Witt.- Hola-hola! Aquí estoy nuevamente con otro capítulo sobre Matt.
Matt.- Si-si... ¿Por qué tenías que escribir sobre esto? (se nota enojado, creo que me matará sino digo algo bueno pronto ') Es algo muy personal (se ve tan lindo cuando se enfada .).
Witt.- Bueno-bueno, perdóname por existir. Luego te recompensaré llevándote a comer carne asada.
Matt.- ¿carne asada? (se le hizo agua la boca, sabía que eso lo convencería).
Witt.- Bien, ahora que tengo el consentimiento de Yama-chan para continuar el fic todoestá solucionado (lo que puede hacer un simple platillo).
Matt.- ¿"Yama... chan"?Oye!

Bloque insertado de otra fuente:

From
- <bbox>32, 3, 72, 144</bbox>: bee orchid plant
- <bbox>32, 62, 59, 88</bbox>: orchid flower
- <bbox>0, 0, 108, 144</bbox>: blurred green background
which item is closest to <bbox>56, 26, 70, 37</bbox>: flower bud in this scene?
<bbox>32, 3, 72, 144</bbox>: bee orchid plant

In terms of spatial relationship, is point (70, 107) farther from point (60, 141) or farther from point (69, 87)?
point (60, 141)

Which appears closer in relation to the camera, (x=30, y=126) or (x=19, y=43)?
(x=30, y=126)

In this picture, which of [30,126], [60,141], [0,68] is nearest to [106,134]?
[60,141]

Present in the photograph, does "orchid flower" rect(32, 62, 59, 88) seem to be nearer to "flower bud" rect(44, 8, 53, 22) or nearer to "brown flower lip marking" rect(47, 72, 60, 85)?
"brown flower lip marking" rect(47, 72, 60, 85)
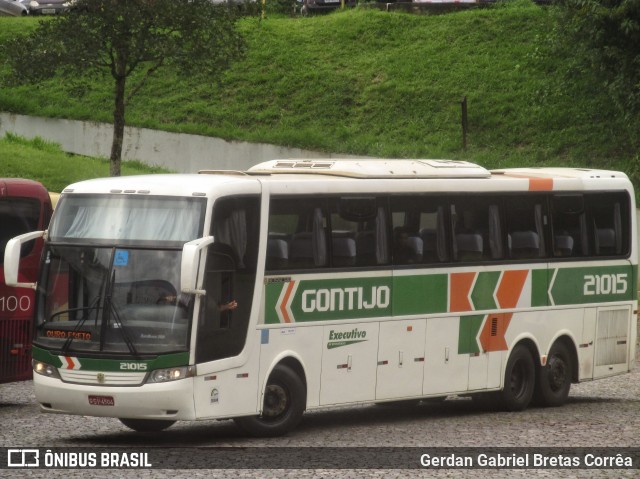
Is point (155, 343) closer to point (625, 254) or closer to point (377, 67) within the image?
point (625, 254)

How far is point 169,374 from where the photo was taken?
42.7ft

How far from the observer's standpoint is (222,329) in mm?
13547

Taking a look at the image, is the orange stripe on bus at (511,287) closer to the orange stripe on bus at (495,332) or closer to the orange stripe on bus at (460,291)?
the orange stripe on bus at (495,332)

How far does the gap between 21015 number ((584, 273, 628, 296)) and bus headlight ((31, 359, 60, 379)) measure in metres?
8.14

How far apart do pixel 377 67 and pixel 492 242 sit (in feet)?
93.5

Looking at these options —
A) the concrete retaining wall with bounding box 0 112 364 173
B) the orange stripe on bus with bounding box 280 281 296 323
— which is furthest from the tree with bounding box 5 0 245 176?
the orange stripe on bus with bounding box 280 281 296 323

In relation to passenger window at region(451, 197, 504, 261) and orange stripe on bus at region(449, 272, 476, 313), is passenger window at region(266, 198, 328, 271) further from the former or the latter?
passenger window at region(451, 197, 504, 261)

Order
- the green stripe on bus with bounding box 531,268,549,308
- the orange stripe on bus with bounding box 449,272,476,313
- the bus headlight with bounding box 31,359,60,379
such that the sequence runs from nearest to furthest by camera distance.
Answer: the bus headlight with bounding box 31,359,60,379
the orange stripe on bus with bounding box 449,272,476,313
the green stripe on bus with bounding box 531,268,549,308

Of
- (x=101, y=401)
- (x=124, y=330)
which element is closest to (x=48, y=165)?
(x=124, y=330)

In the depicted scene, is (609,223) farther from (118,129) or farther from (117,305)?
(118,129)

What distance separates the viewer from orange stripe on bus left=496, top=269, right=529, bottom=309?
676 inches

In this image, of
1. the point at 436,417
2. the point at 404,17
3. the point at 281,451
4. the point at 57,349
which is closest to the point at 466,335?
the point at 436,417

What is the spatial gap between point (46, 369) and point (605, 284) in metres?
8.64

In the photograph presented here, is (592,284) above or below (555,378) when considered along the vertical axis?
above
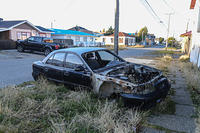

Reconsideraré la posibilidad de matarte si vuelves a llamarme así. Lo que escribes es algo muy íntimo, no sé por qué te lo confié.
Witt.- Porque en en fondo te caigo bien -, Yama-chan.
Matt.- Ahora si, ya colmaste mi paciencia!
Witt.- Bien-bien, pues antes de que Matt me extrangule, sólo me queda decirles ¡Disfruten el fic!
Broken Family
By: Zoe Wittgenstein or "Witt"
Capítulo III
Verdaderos amigos
La Elemental de Odaiba, ese sería el nombre de mi nueva escuela. No era un colegio que impresionara a nadie, no tenía gran prestigio y no tenía las mejores instalaciones de la ciudad, era un edificio escolar común y corriente. Supe por algunos rumores en los corredores del pasillo, que días antes habían llegado nuevos alumnos, seguramente provenientes de Hikarigaoka, como mi fam… es decir, como yo.
Mi padre había arreglado todo para obtener una cita con la directora de la escuela. Él estaba seguro de que me aceptarían, después de todo tenía buenas referencias: era un chico con buenas calificaciones, no me metía en problemas y mi conducta era calificada como tranquila y pacífica. A decir verdad, ese era el yo de antes, antes de la separación.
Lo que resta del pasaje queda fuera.